13. What is securitization?

(a) What is a tranche?

(b) How did securitization contribute to the 2008 Financial Crisis (or housing crisis)?

(c) How do banks earn profits from securitization?

14. Explain the function of Collateralized Debt Obligations (CDOs).

(a) What is a tranche?

(b) Identify the credit-rating agencies' role with the CDOs?

(c) Identify CDOs contribution to the U.S. housing market crisis in 2008.

15. Identify the problems with Collateralized Debt Obligations (CDOs) and Securitization for the U.S. mortgage market?

(a) How could a company use CDOs to convert debt to assets on a firm’s balance sheet?

(b) What is a subprime (or toxic) mortgage?

16. What are Credit Default Swaps (CDSs)?

(a) How could multiple contracts insure (or cover) the same debt?

(b) What happened with CDSs when the U.S. economy entered a recession in December 2007?

(c) What is a potential flaw with CDS (that your professor told you)?

17. This example is a margin call example.

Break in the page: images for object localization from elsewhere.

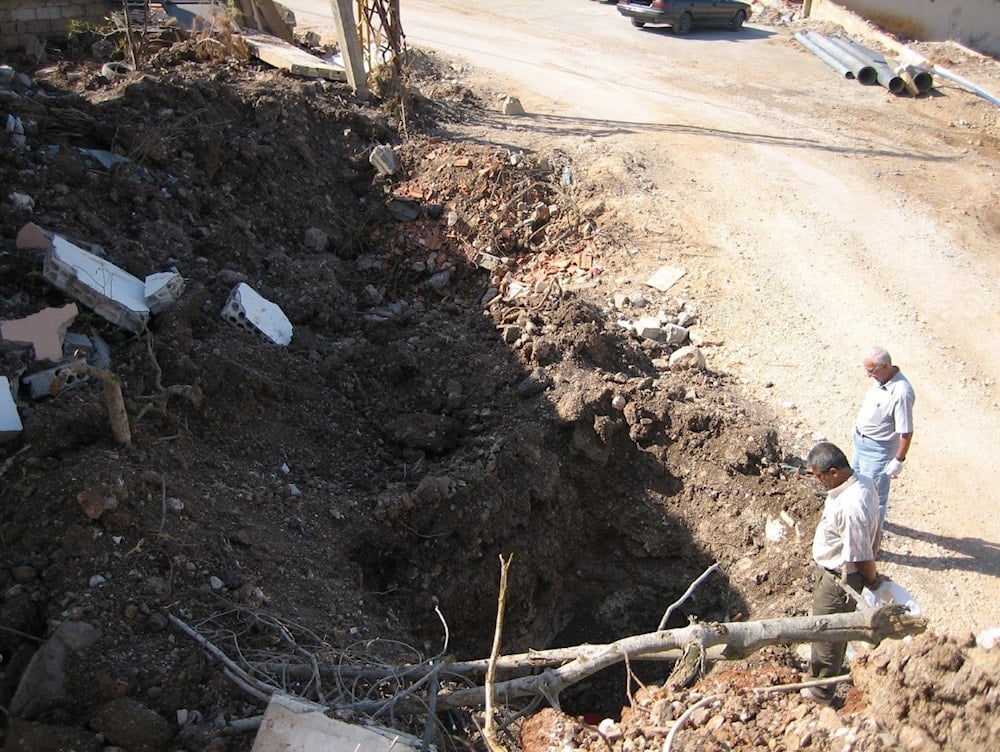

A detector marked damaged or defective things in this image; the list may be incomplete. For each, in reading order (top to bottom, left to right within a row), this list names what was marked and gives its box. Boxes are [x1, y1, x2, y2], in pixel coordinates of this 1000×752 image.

broken concrete block [0, 302, 77, 362]
broken concrete block [42, 234, 150, 330]
broken concrete block [144, 270, 185, 314]
broken concrete block [222, 282, 292, 346]
broken concrete block [644, 266, 684, 292]
broken concrete block [0, 376, 21, 440]
broken concrete block [254, 692, 422, 752]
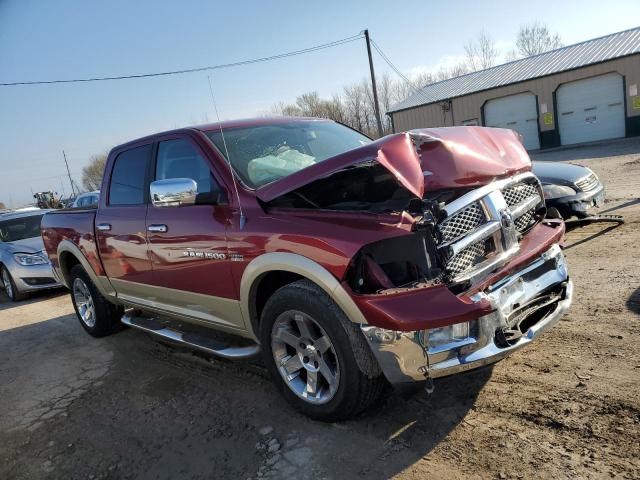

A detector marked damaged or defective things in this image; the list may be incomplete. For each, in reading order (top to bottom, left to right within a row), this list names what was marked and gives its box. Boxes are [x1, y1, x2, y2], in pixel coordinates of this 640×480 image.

crushed front hood [255, 125, 528, 202]
damaged red pickup truck [41, 119, 568, 420]
bent bumper [362, 246, 572, 384]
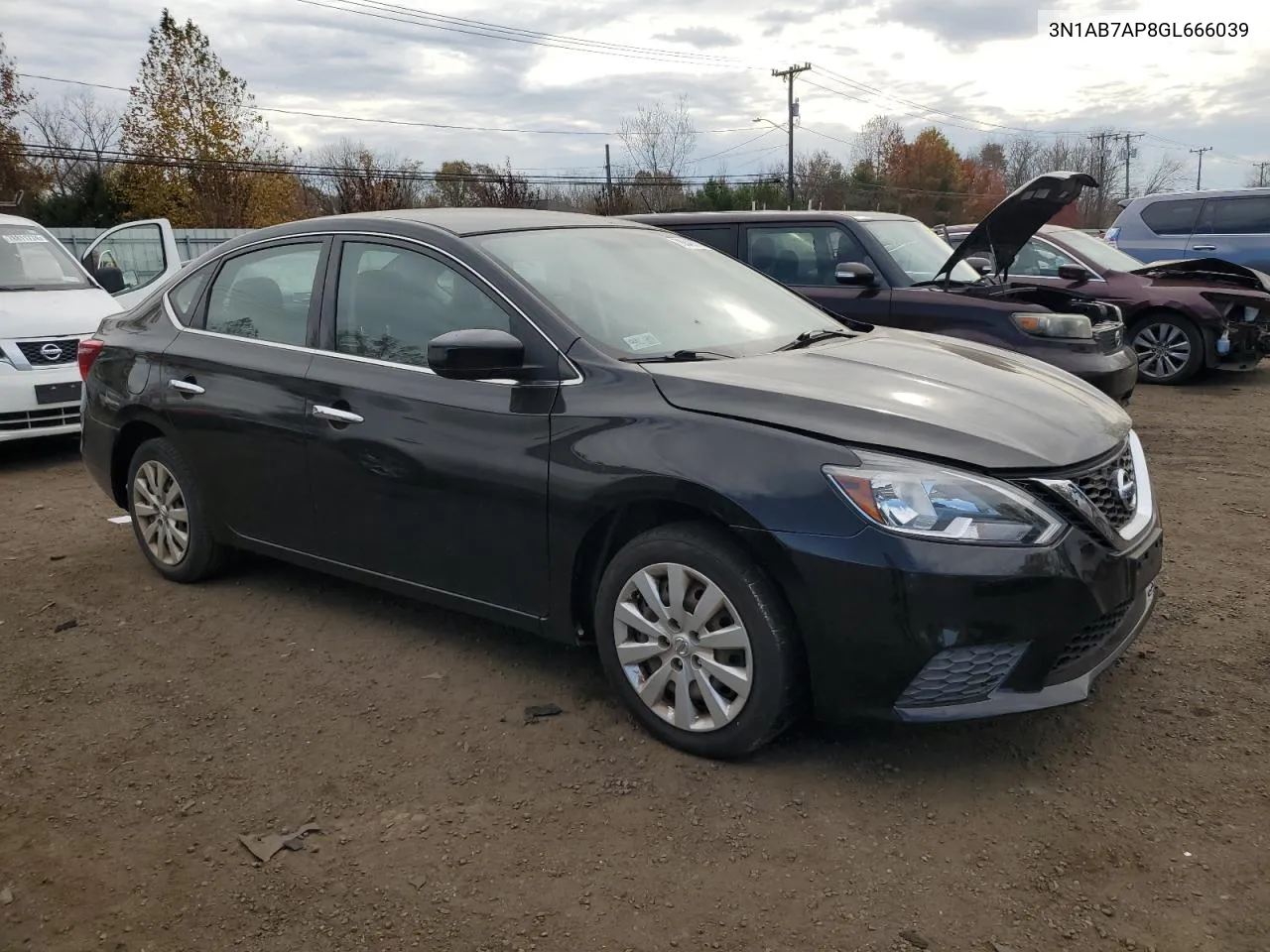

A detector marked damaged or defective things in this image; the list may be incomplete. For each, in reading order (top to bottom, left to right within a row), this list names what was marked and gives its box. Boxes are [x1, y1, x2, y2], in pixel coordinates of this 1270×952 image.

A person bought 5 Futures contracts for gold. The contract size is 10 ounces; the maturity is one year from now, and the contract price is 1,000 euros per ounce.

(a) If the spot gold price rises to 1,200 euros per ounce, what is the margin? Who deposits money with the dealer?

(b) If the spot gold price falls to 900 euros per ounce, what is the margin? Who deposits money with the dealer?

18. This example is a margin call example. A person bought 10 Futures contracts for Euros. The contract size is 10,000 euros; the maturity is one year from now, and the contract price is \$1.40 / 1 euro.

(a) If the spot exchanges changes to \$2 / 1 euro, what is the margin? Who deposits money with the dealer?

(b) If the spot exchange rate changes to \$1 / 1 euro, what is the margin? Who deposits money with the dealer?

19. This example is a European call option. A person bought 10 call contracts for Bosnian convertible marks (KM). The contract size is 1,000 KMs; the maturity is one year from now; the premium is euros 0.001 / 1 KM, and the contract price is euros 1 / 2 KM.

(a) How much is this person’s premium for the contracts?

(b) What happens on the maturity date if the spot exchange rate is euros 1 / 1.5 KM?

(c) What happens on the maturity date if the spot exchange rate is euros 1 / 2.5 KM?

20. This example is a European put option. A person buys 10 put contracts for Serbian dinars. The contract size is 10,000 dinars; the maturity is one year from now; the premium is euros 0.0001 / 1 dinar, and the contract price is euros 1 / 1,000 dinars.

(a) How much is this person’s premium for the contracts?

(b) What happens on the maturity date if the spot exchange rate is euros 1 / 1,500 dinars?

(c) What happens on the maturity date is the spot exchange rate is euros 1 / 500 dinars?